COMPLETE THE FOLLOWING
- a) On the Transformers project page, what is the parameter count of the BlenderBot version shown in the Kaggle notebook?
- b) From the Transformers project page, extract the passage starting at "- Give each" up to and including "specialized for conversation.", without changing any wording.
- c) Write a continuation of the Transformers project page, starting right after its last sentence.
━━ PASSAGE FOR REVIEW
Project 9: Transformers
Overview
Large language models (LLMS) built atop transformer networks have become extremely popular. Given context, they probabilistically guess a word to generate that will sound plausible. Given a large probability distribution of words in the form of a highly
specialized neural network, they can produce quite humanlike text.
Level 1
Select two openly available LLMs, such as ChatGPT and Google Bard. Assess them as
follows:
- Create ten LLM prompts.
- Give each prompt to each of the two LLMs you are assessing.
- Save the response to each prompt.
- Study the prompts and the pairs of responses. Then answer the following questions:
- For each of the ten prompts, which LLM answer did you prefer? Why?
- Overall, what impressions do you have about similarities and differences
between these two LLMs?
Level 2
This Kaggle notebook
demonstrates a 400 million parameter version of the BlenderBot
model from Meta. This model is specialized for conversation.
Perform the following experiments with it:
- Use each of the ten prompts you devised for Level 1 to start a conversation with
it. Continue each conversation for at least twelve cycles of questions and answers
before saying “bye”. Then answer the following questions:
- What are some similarities and differences with how it answered your prompts
in comparison with the LLMs you examined for Level 1?
━━━━
━━ STUDY MATERIAL
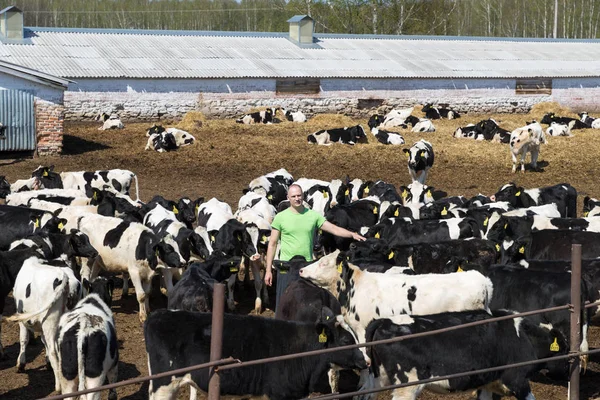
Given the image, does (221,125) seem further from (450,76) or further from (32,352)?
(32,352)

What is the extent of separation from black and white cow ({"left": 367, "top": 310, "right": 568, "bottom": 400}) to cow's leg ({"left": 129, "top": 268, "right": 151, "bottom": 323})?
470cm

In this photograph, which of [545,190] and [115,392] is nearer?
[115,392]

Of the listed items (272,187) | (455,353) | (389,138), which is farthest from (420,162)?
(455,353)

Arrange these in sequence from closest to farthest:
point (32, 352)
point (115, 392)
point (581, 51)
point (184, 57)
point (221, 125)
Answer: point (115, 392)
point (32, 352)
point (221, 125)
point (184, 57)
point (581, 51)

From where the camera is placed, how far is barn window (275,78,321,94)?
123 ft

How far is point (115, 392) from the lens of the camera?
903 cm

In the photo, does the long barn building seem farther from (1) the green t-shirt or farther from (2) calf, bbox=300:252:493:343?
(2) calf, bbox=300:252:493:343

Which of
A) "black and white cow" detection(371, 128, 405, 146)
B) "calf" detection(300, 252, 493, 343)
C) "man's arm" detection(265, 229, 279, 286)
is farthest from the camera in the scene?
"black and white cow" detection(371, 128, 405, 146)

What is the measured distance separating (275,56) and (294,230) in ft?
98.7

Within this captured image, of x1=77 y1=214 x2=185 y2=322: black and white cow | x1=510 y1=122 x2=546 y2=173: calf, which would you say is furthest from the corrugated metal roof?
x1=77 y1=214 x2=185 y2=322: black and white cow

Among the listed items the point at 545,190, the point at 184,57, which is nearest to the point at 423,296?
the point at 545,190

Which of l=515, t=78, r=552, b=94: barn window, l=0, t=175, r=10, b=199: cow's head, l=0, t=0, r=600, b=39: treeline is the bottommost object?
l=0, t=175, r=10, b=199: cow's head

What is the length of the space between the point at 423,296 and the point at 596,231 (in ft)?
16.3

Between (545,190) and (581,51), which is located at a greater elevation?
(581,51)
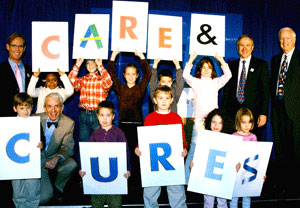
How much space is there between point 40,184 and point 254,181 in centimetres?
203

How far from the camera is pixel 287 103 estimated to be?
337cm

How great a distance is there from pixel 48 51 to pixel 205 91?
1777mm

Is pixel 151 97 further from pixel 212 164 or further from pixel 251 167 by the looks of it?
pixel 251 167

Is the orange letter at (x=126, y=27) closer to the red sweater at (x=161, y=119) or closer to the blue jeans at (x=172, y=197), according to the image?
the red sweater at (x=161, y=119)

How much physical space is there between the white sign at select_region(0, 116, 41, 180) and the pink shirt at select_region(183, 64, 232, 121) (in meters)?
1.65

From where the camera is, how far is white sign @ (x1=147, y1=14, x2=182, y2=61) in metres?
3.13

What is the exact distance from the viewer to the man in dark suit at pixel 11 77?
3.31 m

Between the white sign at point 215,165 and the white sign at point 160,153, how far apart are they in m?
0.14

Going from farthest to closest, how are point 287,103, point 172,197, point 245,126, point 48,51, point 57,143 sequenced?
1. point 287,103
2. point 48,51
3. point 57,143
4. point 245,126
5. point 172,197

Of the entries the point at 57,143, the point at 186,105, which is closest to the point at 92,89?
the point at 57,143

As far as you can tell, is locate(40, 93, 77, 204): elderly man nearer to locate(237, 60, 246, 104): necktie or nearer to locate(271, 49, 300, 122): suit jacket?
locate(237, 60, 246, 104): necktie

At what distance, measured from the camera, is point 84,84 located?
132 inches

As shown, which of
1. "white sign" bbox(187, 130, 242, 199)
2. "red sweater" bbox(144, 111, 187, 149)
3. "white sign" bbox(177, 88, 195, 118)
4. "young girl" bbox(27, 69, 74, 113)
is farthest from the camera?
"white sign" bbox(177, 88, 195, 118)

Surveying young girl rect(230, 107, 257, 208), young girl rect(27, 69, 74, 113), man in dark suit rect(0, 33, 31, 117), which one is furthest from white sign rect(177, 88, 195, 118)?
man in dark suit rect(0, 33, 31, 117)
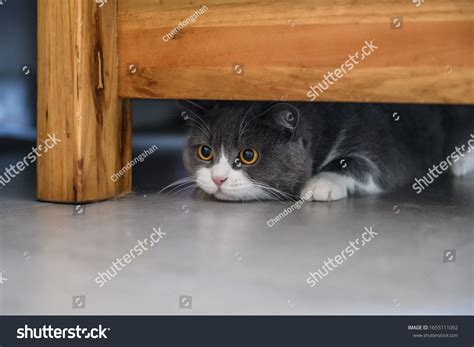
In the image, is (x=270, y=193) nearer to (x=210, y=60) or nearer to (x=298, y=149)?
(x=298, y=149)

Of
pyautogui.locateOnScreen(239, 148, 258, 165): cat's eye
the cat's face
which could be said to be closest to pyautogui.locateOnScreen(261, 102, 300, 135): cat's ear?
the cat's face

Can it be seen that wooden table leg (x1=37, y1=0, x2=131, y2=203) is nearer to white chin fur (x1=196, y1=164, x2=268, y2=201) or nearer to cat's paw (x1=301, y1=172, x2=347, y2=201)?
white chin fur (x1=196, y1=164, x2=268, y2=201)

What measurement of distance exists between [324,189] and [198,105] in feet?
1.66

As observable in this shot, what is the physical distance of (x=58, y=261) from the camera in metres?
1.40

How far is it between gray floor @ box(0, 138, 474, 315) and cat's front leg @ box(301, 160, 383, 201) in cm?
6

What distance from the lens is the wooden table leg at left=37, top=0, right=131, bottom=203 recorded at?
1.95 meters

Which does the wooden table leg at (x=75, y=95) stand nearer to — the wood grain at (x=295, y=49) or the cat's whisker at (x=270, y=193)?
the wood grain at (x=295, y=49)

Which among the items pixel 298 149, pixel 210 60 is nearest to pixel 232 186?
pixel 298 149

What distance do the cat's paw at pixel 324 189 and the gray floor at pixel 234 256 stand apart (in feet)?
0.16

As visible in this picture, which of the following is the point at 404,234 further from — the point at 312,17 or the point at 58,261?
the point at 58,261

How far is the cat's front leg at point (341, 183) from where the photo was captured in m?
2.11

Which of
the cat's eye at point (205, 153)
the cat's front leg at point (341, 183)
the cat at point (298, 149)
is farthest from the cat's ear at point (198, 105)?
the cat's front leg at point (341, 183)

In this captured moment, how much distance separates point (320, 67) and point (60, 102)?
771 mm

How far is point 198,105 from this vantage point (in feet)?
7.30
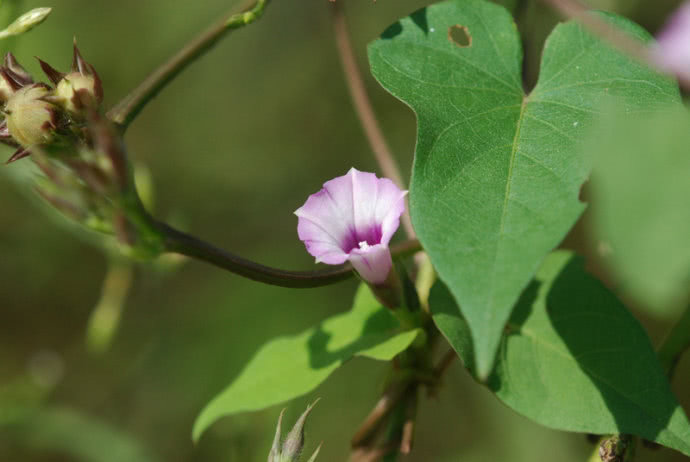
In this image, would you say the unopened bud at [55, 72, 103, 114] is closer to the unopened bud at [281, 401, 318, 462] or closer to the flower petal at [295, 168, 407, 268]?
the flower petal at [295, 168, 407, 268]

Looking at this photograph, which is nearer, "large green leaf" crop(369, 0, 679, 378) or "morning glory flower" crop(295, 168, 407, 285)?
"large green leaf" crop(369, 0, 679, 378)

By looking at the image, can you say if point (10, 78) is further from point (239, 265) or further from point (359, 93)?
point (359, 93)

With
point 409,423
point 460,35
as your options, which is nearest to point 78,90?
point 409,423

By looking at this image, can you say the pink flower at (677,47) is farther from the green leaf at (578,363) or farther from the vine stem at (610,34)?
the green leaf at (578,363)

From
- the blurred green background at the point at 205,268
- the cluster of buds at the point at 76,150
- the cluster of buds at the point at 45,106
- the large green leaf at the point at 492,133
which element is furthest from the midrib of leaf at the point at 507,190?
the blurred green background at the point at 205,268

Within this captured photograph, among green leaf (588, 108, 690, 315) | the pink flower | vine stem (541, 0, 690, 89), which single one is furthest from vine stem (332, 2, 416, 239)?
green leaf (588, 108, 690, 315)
━━━━
RESULTS BY TASK
- a) 400 million parameters.

- b)
- Give each prompt to each of the two LLMs you are assessing.
- Save the response to each prompt.
- Study the prompts and the pairs of responses. Then answer the following questions:
- For each of the ten prompts, which LLM answer did you prefer? Why?
- Overall, what impressions do you have about similarities and differences
between these two LLMs?
Level 2
This Kaggle notebook
demonstrates a 400 million parameter version of the BlenderBot
model from Meta. This model is specialized for conversation.

- c)
- What are the longest, shortest, and average times it needed to generate an answer?
- Was there any significant difference between the longest and shortest times?
- If so, was there any particular pattern or situation that seemed to trigger
this difference?
- Overall, what were the strengths and weaknesses of this small version of
BlenderBot as a conversation partner?
- Find three people not enrolled in this course.
- Have each of them sit down with the BlenderBot program.
- Be upfront that it is an AI.
- Ask them to chat with it for a while about a topic of interest to them.
- Then ask them to assess the degree to which they found it to be humanlike.
- Ask them to be specific about aspects of its responses that were more or
less convincing in this regard.
Level 3
Do one of the following:
- Write a nontrivial program that makes use of the BlenderBot version from Level 2
in an essential way. The program can do anything you would like, but it must be
something interesting that has a chatbot as an integral component. Feel free to
discuss ideas with the instructor for feedback on project ideas. The intention is
that any program that employs an LLM in a non-trivial way and is itself an application that someone would conceivably want to use will receive credit.
- Select a HuggingFace transformer that performs a task other than text
generation (e.g. text to image). As with the previous option, embed the transformer
in an interesting program for which its use is integral to the program’s purpose.
- Configure and set up (either in a Kaggle notebook or on your own machine) an
LLM with at least 7 billion parameters in a HuggingFace pipeline.
- Feel free to consult this searchable list of models or this alphabetical list to select one.
- Be sure to set it up to run on a GPU - otherwise, it will run far too slowly. (If you use Kaggle, you have a 30 hour/week limit on GPU acceleration.)
- Carefully measure and document its response time with your GPU setup.
- Then repeat the Level 2 work with this newly configured LLM. Compare its
performance with BlenderBot for each of the described experiments.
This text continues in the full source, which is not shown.